Demonic Feudal Lords
Orient, as I mentioned before, takes place in the warring states period. The fantasy twist to this story is the presence of demons called Oni and Kishin. Long ago, these demons arrived and terrorized the world, uniting warring territories under their rule. The sole force that fought against them is a band of demon-slaying samurai called Bushi. Kojiro, one of the two protagonists, is descended from Bushi. His father raised both Musashi and Kojiro and taught them swordplay as well as the true history of the world before his passing.

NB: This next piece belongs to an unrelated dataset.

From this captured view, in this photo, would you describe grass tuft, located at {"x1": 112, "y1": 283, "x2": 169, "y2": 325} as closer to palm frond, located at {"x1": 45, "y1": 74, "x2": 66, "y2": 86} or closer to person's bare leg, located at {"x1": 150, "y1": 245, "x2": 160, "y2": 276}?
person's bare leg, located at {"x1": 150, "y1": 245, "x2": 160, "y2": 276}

That truth is flipped for the rest of the country. The average human worships Oni like Vedic gods, building massive statues with the likeness of benevolent gods. Segments of boys spend their lives training to be miners, eventually venturing out to live alongside Oni and fulfill what they think is a dream come true. All the while, the entire population is taught that Bushi, rather than being heroes, are dastardly villains who fought against a group who are essentially gods.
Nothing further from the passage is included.